§ EXCERPT PROVIDED
------------------------
This is why, despite the elegance and interpretability of PCA, we still train these complex nonlinear beasts for real spectroscopic data. The archaeology of molecules is rarely a linear affair!

The Probabilistic Excavation: Variational Autoencoders

What if our archaeologist isn’t completely certain about what they’ve found? Enter the Variational Autoencoder (VAE)—the probabilistic archaeologist who deals in uncertainties rather than absolutes.

class ProbabilisticArchaeologist(nn.Module):
    def __init__(self, input_dim=1000, latent_dim=32):
        super().__init__()
        
        # Encoder produces distribution parameters
        self.encoder_base = nn.Sequential(
            nn.Linear(input_dim, 512),
            nn.ReLU(),
            nn.Linear(512, 256),
            nn.ReLU()
        )
        
        # Two outputs: mean and log-variance
        self.fc_mu = nn.Linear(256, latent_dim)
        self.fc_logvar = nn.Linear(256, latent_dim)
        
        # Decoder reconstructs from samples
        self.decoder = nn.Sequential(
            nn.Linear(latent_dim, 256),
            nn.ReLU(),
            nn.Linear(256, 512),
            nn.ReLU(),
            nn.Linear(512, input_dim)
        )
    
    def encode(self, x):
        h = self.encoder_base(x)
        mu = self.fc_mu(h)         # "I think the artifact is here"
        logvar = self.fc_logvar(h)  # "But I could be wrong by this much"
        return mu, logvar
    
    def reparameterize(self, mu, logvar):
        # The famous reparameterization trick
        std = torch.exp(0.5 * logvar)
        eps = torch.randn_like(std)
        return mu + eps * std
    
    def forward(self, x):
        mu, logvar = self.encode(x)
        z = self.reparameterize(mu, logvar)
------------------------
§ DATASET ROWS

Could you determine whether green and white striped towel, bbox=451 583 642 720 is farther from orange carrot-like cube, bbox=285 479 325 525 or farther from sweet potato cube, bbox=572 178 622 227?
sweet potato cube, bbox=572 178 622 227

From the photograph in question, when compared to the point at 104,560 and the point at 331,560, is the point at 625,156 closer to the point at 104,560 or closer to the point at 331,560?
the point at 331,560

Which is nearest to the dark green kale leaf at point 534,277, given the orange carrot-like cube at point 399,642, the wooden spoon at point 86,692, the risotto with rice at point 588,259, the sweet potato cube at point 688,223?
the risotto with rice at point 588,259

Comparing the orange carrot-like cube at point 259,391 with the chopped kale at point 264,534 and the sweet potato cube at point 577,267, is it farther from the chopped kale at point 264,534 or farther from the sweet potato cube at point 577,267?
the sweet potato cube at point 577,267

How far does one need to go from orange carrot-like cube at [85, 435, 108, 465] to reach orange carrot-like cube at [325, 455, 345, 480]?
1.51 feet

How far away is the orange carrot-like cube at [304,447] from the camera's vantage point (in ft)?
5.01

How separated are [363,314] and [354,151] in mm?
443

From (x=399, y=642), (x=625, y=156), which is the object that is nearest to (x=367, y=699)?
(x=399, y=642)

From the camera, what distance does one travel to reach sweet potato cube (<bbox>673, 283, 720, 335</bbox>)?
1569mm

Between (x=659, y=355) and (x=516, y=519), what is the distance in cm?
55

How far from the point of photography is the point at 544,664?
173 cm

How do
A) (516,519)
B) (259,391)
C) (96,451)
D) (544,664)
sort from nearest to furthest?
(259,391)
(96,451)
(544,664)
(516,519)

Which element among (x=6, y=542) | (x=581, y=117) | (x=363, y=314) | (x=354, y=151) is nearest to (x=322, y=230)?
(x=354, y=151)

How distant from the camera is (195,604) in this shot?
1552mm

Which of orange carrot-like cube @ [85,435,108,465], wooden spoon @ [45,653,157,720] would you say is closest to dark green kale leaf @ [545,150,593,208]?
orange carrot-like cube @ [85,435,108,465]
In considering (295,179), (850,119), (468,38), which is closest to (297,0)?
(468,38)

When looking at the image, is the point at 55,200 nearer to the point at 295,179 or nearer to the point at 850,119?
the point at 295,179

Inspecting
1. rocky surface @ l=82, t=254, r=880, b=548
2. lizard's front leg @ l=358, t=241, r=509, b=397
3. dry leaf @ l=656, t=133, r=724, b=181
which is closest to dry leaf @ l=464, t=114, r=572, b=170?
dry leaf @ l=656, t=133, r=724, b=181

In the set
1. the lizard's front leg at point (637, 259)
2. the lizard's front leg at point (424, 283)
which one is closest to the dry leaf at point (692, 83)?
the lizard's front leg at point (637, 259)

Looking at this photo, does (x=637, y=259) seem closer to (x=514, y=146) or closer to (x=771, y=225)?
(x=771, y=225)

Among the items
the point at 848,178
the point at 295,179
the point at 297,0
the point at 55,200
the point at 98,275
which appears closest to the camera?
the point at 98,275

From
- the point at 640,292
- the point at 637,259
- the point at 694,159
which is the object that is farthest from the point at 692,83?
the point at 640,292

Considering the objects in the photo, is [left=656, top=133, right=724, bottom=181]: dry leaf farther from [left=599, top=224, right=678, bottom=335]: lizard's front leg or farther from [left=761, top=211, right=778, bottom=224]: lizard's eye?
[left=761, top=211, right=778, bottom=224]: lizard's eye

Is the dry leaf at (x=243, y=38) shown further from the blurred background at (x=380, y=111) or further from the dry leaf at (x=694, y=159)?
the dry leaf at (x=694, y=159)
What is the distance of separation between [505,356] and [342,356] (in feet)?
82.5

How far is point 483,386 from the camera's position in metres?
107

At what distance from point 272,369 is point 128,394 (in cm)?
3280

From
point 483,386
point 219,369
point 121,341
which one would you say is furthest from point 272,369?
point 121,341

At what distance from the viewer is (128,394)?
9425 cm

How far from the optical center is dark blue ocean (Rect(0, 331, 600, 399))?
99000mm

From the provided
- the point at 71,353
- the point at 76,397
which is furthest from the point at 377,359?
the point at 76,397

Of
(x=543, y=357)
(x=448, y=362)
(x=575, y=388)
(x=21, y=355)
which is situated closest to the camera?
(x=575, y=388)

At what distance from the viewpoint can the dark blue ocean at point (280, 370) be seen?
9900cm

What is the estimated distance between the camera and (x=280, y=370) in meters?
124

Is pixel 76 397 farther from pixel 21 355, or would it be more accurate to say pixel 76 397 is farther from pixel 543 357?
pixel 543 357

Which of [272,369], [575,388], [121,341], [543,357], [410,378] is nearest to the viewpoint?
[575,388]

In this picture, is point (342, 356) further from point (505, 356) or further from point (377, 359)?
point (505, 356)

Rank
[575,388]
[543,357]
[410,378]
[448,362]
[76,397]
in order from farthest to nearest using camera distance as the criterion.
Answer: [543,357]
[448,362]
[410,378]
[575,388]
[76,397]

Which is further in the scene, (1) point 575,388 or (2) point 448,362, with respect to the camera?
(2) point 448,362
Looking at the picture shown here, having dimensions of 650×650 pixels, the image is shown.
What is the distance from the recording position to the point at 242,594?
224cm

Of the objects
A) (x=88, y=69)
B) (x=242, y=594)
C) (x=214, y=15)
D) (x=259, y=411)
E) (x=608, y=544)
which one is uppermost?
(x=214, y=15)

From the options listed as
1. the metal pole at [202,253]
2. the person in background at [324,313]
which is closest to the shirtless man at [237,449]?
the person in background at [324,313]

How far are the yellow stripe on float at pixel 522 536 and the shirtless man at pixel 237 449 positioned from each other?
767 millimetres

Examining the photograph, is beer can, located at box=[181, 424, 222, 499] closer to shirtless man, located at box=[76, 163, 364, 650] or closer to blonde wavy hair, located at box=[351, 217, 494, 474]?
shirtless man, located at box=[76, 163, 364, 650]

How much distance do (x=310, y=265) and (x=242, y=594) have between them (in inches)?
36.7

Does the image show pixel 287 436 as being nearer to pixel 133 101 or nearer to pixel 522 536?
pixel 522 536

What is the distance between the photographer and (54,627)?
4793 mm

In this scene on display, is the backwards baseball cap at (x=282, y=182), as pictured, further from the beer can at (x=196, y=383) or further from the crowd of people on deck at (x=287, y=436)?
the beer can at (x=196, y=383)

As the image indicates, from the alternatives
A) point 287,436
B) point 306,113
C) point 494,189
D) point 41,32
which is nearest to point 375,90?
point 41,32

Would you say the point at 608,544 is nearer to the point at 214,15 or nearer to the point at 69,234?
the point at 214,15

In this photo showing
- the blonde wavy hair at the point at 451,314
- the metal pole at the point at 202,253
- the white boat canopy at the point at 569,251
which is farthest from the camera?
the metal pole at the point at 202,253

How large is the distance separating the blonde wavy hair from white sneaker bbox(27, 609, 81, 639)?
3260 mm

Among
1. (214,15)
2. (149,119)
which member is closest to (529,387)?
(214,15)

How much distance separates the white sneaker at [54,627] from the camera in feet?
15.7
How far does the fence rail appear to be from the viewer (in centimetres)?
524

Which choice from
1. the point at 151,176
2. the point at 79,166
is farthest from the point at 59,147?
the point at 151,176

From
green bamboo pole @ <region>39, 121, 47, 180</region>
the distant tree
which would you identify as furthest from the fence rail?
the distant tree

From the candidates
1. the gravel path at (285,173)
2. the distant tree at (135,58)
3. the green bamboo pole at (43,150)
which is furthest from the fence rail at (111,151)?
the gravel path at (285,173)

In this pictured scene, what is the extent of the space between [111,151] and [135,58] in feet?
------------------------
§ TASK DIRECTIONS
Write out the part of the variational autoencoder excerpt that begins with the words "mu = self.fc_mu(h)" and ends after the words "logvar = self.encode(x)".

§ REPLY
mu = self.fc_mu(h)         # "I think the artifact is here"
        logvar = self.fc_logvar(h)  # "But I could be wrong by this much"
        return mu, logvar
    
    def reparameterize(self, mu, logvar):
        # The famous reparameterization trick
        std = torch.exp(0.5 * logvar)
        eps = torch.randn_like(std)
        return mu + eps * std
    
    def forward(self, x):
        mu, logvar = self.encode(x)